Social cohesion comes through narrowing the distance between black and white, closing the gap between rich and poor, and giving hope to the hopeless.
This is according to Yaa Ashantewaa Archer-Ngidi, Founder and Director of the Institute of Afrikology.
Archer-Ngidi was delivering the annual Diakonia Lecture under the theme Creating a socially cohesive society, on 29 September.
"I believe that South Africa and Africa must agree that the gap between rich and poor is unfair. Inequality is the basis of wars and suicide bombs across the globe. It is responsible for the continued marginalisation of the new members by the old members, the castigation of the new arrivals by old arrivals. It is unjust. It is unsustainable. It must end," Archer-Ngidi said.
She spoke about the importance of the empowerment of women in achieving social cohesion.
"It comes through empowering women to rise to their highest. Empowering women is the surest means to peace and the upliftment of a nation. Socially cohesive countries provide economic opportunity for all and attract the best minds to run its institutions. If we can secure the majority in their homes, provide jobs and business opportunities to the majority and educate the masses, then most of our problems will be solved. Socially cohesive nations are happy nations and have diminishing levels of crime."
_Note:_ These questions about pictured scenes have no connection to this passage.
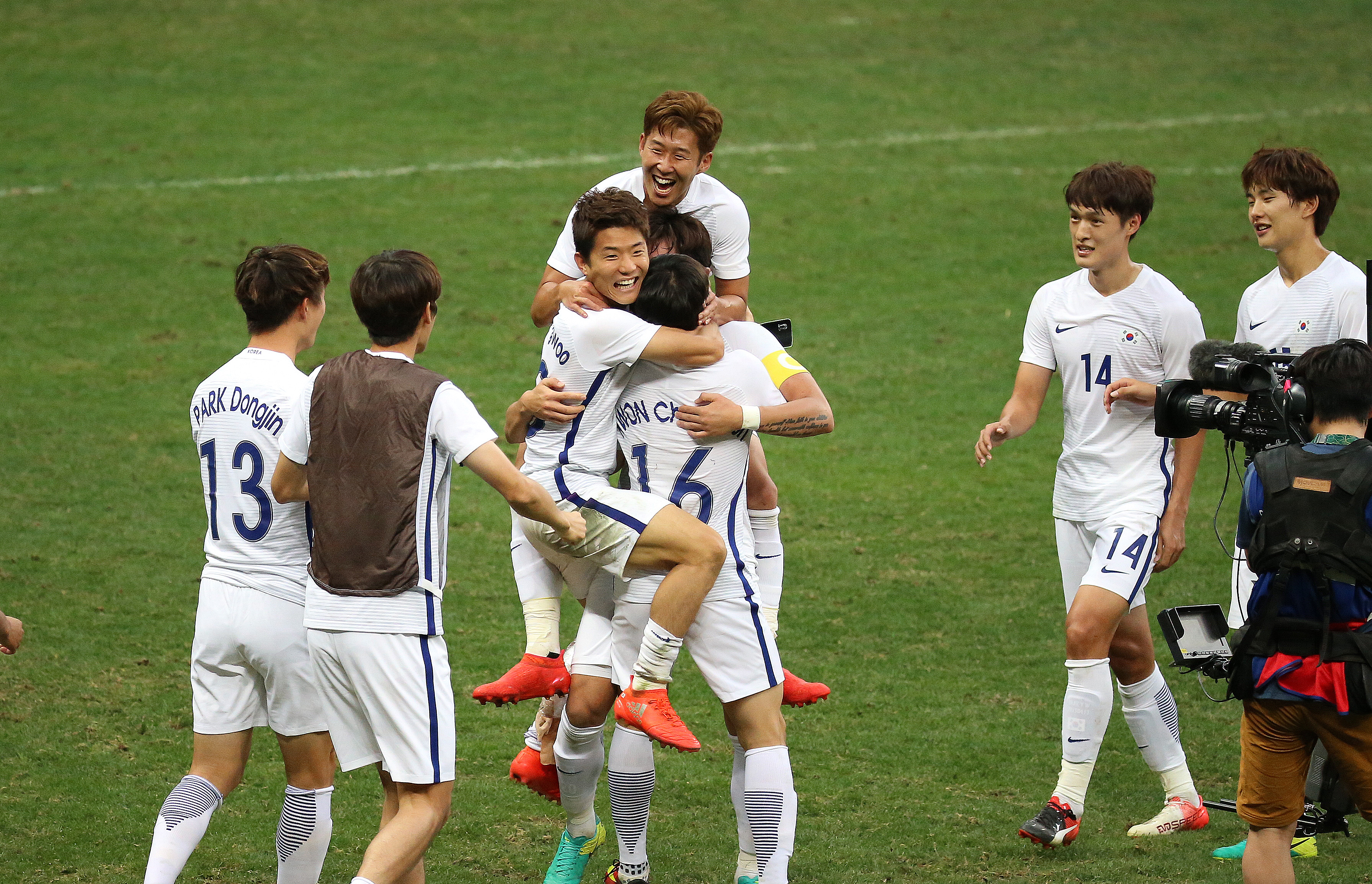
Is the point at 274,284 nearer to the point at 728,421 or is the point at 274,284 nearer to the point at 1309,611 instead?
the point at 728,421

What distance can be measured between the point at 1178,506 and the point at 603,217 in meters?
2.51

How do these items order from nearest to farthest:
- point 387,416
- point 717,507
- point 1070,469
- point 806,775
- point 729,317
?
1. point 387,416
2. point 717,507
3. point 729,317
4. point 1070,469
5. point 806,775

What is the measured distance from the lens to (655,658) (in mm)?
4641

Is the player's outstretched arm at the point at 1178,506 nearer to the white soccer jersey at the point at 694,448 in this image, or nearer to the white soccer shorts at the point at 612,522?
the white soccer jersey at the point at 694,448

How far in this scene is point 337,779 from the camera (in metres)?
6.20

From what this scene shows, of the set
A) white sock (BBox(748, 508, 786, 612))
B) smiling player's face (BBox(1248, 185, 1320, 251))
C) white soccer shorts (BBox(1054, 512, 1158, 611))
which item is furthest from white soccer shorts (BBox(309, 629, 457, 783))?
smiling player's face (BBox(1248, 185, 1320, 251))

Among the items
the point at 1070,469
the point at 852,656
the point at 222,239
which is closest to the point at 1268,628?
the point at 1070,469

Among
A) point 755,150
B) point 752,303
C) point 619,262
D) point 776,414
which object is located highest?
point 755,150

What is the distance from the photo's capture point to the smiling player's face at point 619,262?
4.77m

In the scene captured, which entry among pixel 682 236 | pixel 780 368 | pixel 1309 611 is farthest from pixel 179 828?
pixel 1309 611

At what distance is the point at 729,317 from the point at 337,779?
2.59 metres

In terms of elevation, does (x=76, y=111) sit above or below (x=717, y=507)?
above

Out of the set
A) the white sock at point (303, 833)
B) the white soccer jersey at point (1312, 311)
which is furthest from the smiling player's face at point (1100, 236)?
the white sock at point (303, 833)

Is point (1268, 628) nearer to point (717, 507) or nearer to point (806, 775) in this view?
point (717, 507)
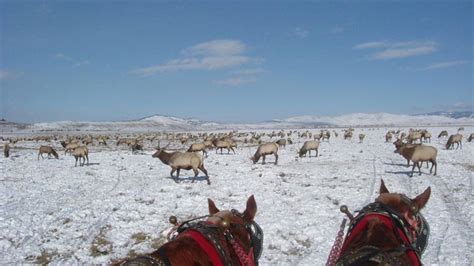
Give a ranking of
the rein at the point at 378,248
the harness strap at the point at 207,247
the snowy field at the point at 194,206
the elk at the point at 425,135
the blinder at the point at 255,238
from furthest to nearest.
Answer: the elk at the point at 425,135, the snowy field at the point at 194,206, the blinder at the point at 255,238, the harness strap at the point at 207,247, the rein at the point at 378,248

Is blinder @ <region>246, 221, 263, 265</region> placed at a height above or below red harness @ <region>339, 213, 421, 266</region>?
below

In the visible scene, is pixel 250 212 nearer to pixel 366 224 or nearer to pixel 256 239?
pixel 256 239

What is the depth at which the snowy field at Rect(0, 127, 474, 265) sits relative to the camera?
312 inches

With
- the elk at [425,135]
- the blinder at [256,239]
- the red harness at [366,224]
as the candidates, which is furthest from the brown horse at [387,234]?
the elk at [425,135]

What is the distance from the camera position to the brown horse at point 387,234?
6.34 feet

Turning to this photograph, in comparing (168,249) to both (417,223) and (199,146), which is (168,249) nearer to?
(417,223)

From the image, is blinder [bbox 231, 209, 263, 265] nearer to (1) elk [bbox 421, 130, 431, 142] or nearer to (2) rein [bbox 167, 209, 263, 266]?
(2) rein [bbox 167, 209, 263, 266]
Africans have always migrated and seeking to control their movement will not succeed, she said.
"Africans, on the continent and the Diaspora, must be allowed into every African country, of course following all legal routes. For the African Diaspora, there must be a right of return. Those that were stolen from Africa and sent to the Americas and Caribbean as slaves must be allowed to return home. It is a no-brainer. Barring or seeking to control African movement in Africa is unworkable in the face of economic integration led by the people themselves and only delayed by politics, power and patronage.
"South Africa’s internal cohesion is important, but it is unsustainable unless it is linked to Africa’s destiny. There must be regional economic cohesion, political alignment and free movement of Africans across borders," she said.
Archer-Ngidi also spoke against xenophobia adding that disputes of whatever nature can be resolved through transparent dialogue.
"In truth xenophobia in South Africa is fuelled by ignorance as it is by sinister agendas. Xenophobia today sees minorities as enemy, the newly arrived, foreigners and those who line our streets with their aggressive commercial enterprises.
"Black people were so dehumanised by apartheid that they continue to eliminate each other at the slightest provocation today. What mindset says a business dispute over taxi routes is never resolved until blood flows through the streets?" she asked.